A questão da iluminação espiritual sempre assombrou Tunga. Em outro vídeo de curta duração que registra uma performance, dirigido por Shelagh Wakely com participação do baterista Robertinho de Freitas, um dos três temas abordados é a vida de uma santa, Egypsíaca e a Fênix (2003), que associa a mítica ave que renasce das próprias cinzas à mulher libertina atingida pela Graça. Após meio século vagando pelo deserto, Egypsíaca tem uma visão epifânica e abjura, então, seu passado.
Na mencionada obra, duas esculturas da série Os Heraldos são montadas ao lado de grandes placas apoiadas em sinos e caldeirões. A água, elemento purificador e transformador, tem papel fundamental na performance, pois levanta o pó dourado sob o sino, deixando escorrer um líquido cor de ouro que revela a luz. Vale lembrar que o ouro, por sua natureza perene, virou signo do incorruptível, destinado a afirmar a santidade, na tradição da pintura religiosa antiga.

*Instruções*.
a) Reproduza fielmente, no texto sobre Tunga, tudo o que vai de "Na mencionada obra, duas" até "pintura religiosa antiga.".
b) Responda com base no texto sobre Tunga:
(i) Quem dirigiu o vídeo que registra a performance?
(ii) Por quanto tempo Egypsíaca vaga pelo deserto antes da visão epifânica?
(iii) De que série são as duas esculturas montadas na obra?
As linhas de dados não têm nenhum papel nesta atividade.

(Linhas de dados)

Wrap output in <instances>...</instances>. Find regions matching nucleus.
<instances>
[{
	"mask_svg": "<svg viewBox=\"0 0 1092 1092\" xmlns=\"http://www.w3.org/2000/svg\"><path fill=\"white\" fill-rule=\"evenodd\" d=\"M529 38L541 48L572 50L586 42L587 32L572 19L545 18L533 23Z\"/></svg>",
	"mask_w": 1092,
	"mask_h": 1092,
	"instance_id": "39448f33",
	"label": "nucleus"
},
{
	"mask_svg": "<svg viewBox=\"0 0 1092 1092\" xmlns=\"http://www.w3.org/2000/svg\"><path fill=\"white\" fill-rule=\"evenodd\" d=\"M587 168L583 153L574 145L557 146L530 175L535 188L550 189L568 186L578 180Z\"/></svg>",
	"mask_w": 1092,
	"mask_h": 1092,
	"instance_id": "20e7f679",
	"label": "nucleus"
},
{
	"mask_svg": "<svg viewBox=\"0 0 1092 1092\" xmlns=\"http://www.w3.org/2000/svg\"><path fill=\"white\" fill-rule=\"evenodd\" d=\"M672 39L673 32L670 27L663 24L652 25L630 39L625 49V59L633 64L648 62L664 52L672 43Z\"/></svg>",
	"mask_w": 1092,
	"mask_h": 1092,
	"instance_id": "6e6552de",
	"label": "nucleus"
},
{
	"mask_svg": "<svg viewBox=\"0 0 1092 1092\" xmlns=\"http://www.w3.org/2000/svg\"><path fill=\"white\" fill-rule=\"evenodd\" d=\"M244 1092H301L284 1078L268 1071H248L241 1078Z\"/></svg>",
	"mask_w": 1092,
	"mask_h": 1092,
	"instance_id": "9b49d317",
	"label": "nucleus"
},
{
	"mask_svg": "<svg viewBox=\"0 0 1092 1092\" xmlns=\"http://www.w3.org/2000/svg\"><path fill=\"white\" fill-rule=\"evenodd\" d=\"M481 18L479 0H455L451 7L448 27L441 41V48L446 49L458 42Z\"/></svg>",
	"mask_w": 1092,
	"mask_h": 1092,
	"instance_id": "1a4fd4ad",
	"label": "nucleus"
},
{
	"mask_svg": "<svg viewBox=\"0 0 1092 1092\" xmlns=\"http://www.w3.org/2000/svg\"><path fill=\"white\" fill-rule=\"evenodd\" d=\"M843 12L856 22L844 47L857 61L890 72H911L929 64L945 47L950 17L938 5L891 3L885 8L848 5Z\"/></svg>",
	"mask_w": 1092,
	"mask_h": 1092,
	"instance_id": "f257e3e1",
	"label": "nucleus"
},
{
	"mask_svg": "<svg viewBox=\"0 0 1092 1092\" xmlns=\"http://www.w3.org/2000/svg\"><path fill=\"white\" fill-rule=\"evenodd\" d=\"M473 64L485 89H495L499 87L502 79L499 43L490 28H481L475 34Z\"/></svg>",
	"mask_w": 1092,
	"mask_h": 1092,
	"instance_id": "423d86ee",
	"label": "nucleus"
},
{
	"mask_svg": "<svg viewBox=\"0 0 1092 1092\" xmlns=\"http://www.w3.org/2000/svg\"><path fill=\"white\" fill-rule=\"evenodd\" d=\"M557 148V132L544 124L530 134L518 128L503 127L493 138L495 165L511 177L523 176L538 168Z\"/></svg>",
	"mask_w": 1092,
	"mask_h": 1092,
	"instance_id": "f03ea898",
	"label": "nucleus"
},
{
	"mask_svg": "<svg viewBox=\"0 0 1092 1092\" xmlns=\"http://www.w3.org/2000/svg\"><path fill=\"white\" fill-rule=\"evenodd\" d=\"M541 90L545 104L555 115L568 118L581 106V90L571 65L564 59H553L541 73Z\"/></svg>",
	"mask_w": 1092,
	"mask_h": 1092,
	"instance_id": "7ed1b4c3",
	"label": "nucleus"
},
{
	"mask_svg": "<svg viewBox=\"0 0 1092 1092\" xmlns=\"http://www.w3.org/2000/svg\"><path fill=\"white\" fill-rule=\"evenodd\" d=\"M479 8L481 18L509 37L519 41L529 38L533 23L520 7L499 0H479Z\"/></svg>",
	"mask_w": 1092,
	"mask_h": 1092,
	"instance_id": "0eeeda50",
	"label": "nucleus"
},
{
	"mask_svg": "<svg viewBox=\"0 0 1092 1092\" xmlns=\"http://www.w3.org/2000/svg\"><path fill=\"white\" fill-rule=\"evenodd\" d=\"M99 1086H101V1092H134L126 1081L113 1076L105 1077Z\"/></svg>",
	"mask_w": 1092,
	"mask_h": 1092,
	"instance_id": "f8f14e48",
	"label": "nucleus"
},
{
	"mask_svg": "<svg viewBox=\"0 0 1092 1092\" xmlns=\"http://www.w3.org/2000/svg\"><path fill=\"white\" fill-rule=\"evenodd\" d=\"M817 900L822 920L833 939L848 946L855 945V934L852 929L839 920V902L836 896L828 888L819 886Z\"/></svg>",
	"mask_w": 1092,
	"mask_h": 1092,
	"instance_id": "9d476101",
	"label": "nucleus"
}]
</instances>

*Gabarito*.
a)
Na mencionada obra, duas esculturas da série Os Heraldos são montadas ao lado de grandes placas apoiadas em sinos e caldeirões. A água, elemento purificador e transformador, tem papel fundamental na performance, pois levanta o pó dourado sob o sino, deixando escorrer um líquido cor de ouro que revela a luz. Vale lembrar que o ouro, por sua natureza perene, virou signo do incorruptível, destinado a afirmar a santidade, na tradição da pintura religiosa antiga.

b)
(i) Shelagh Wakely.
(ii) Meio século.
(iii) Da série Os Heraldos.